Return verbatim the lines below, starting with the line that contains "Do you think" and continuing through the last line, both included.

**Data to use**
---
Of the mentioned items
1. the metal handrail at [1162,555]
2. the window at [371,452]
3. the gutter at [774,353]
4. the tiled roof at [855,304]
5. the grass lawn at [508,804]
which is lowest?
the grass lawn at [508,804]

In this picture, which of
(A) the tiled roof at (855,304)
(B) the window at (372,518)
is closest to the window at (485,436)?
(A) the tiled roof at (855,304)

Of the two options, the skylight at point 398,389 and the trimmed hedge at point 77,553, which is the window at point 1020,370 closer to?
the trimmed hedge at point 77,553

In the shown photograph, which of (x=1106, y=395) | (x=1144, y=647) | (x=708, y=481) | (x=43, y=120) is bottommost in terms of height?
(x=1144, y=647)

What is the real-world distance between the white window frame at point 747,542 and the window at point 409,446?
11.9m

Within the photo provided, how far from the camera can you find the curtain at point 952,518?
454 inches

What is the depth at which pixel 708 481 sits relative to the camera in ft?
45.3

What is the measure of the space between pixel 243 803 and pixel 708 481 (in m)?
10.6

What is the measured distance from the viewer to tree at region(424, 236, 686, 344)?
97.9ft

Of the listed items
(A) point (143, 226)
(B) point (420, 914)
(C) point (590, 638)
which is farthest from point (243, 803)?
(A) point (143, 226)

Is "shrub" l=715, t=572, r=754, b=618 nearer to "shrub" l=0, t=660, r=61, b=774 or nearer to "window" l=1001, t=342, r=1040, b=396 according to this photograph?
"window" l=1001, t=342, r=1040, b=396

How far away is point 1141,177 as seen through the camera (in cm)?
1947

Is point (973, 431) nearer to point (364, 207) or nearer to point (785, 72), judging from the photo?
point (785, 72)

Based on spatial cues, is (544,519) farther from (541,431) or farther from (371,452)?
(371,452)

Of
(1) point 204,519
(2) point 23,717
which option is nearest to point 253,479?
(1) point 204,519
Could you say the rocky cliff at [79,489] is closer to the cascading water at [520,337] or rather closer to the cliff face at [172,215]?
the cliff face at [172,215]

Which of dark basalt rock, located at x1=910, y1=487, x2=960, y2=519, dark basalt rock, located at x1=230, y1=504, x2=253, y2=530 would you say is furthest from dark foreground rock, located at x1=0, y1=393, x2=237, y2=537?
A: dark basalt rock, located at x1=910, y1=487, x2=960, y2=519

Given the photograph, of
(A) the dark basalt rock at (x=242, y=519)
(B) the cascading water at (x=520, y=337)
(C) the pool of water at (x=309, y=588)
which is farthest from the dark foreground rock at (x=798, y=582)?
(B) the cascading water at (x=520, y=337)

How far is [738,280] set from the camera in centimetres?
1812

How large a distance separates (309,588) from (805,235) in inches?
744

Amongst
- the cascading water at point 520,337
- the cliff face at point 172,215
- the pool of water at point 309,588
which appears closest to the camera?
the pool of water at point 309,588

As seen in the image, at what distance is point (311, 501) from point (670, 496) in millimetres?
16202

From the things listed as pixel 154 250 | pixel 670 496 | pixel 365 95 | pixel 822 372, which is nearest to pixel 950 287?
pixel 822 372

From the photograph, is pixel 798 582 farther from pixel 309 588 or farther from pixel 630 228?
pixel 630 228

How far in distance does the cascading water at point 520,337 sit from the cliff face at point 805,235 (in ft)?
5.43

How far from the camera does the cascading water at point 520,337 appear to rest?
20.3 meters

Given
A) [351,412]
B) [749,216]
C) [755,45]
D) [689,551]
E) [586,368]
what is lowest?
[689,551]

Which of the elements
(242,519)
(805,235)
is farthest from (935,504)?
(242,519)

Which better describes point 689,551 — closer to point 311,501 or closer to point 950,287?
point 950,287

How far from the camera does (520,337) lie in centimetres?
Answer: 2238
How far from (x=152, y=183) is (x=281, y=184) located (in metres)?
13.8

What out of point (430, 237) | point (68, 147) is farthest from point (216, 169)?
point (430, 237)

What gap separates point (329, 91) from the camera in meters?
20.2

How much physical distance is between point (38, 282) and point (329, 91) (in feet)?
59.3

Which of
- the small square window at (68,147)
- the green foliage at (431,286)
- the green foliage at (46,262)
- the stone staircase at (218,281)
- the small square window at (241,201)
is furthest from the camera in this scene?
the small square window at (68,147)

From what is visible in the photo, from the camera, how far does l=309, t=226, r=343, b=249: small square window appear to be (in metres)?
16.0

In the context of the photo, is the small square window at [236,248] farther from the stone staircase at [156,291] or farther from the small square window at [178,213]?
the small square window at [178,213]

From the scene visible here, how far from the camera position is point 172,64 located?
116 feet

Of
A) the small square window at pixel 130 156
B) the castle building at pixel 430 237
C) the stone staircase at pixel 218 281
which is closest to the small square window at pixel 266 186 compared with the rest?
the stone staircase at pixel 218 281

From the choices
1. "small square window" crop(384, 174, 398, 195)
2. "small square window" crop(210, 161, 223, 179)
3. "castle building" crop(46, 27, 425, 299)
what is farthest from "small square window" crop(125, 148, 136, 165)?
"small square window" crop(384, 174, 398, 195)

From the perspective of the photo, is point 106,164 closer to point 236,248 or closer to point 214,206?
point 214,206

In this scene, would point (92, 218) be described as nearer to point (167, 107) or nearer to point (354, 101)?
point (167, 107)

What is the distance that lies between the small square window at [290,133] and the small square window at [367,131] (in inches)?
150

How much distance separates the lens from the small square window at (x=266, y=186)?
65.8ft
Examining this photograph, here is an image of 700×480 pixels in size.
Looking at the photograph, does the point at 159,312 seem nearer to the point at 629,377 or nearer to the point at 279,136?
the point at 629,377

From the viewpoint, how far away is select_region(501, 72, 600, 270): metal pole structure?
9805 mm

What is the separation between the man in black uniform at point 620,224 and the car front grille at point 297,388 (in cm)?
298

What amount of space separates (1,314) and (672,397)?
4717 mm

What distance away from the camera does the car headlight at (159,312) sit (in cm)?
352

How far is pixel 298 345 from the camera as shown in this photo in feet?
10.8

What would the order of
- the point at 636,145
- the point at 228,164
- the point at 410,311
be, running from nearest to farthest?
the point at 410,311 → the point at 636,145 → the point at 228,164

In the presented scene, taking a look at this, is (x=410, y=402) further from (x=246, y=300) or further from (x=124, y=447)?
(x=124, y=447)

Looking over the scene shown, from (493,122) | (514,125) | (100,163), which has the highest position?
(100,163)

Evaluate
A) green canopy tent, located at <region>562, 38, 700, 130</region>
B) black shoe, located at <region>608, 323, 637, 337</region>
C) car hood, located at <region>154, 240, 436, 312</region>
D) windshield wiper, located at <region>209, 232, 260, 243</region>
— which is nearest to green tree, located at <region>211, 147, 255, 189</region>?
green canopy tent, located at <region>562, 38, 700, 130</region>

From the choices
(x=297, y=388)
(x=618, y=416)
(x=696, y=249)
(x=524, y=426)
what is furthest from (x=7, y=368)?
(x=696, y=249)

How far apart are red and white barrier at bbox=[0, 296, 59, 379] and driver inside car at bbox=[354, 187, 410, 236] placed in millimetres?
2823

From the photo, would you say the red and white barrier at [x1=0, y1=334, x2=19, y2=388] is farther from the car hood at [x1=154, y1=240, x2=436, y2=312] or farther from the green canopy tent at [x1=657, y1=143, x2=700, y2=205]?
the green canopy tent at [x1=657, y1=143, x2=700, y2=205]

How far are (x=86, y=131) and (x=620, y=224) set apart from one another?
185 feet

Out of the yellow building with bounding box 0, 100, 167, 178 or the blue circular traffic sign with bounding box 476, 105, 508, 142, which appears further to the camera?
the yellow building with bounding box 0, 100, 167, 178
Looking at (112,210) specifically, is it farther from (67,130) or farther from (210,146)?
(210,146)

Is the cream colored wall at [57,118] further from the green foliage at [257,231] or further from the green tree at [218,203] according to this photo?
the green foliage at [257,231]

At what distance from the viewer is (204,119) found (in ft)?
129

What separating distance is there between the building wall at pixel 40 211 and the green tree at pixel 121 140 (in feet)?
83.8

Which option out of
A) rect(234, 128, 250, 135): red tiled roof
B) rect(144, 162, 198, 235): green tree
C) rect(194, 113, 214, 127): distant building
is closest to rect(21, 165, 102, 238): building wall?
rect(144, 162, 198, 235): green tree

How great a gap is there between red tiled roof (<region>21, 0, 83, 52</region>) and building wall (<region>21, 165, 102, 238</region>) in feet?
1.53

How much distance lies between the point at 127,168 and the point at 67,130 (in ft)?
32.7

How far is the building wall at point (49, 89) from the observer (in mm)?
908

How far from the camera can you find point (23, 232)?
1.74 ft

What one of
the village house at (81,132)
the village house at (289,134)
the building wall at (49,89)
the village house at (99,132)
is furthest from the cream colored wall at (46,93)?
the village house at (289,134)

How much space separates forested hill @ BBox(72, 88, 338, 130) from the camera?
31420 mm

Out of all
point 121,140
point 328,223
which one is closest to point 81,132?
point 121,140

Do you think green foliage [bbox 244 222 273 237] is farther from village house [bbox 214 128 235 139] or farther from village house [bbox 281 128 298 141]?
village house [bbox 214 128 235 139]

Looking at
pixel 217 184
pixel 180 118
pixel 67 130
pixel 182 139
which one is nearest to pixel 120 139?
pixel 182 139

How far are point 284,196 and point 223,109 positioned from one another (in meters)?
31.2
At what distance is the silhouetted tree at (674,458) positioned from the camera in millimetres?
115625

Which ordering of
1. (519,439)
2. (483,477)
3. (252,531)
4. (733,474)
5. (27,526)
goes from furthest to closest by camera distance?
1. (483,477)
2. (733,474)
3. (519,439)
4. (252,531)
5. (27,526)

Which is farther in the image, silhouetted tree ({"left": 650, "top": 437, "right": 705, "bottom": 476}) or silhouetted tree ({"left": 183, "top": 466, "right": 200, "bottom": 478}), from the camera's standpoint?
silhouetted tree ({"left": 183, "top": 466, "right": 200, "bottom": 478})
---
**Problem solution**
Do you think green foliage [bbox 244 222 273 237] is farther from village house [bbox 214 128 235 139] or farther from village house [bbox 281 128 298 141]?
village house [bbox 214 128 235 139]

Looking at
pixel 217 184
pixel 180 118
pixel 67 130
pixel 182 139
which one is nearest to pixel 120 139?
pixel 182 139

How far are point 284,196 and point 223,109 positioned from one another (in meters)?
31.2
At what distance is the silhouetted tree at (674,458) positioned from the camera in millimetres?
115625

Which ordering of
1. (519,439)
2. (483,477)
3. (252,531)
4. (733,474)
5. (27,526)
goes from furthest to closest by camera distance?
1. (483,477)
2. (733,474)
3. (519,439)
4. (252,531)
5. (27,526)

Which is farther in the image, silhouetted tree ({"left": 650, "top": 437, "right": 705, "bottom": 476}) or silhouetted tree ({"left": 183, "top": 466, "right": 200, "bottom": 478}), from the camera's standpoint?
silhouetted tree ({"left": 183, "top": 466, "right": 200, "bottom": 478})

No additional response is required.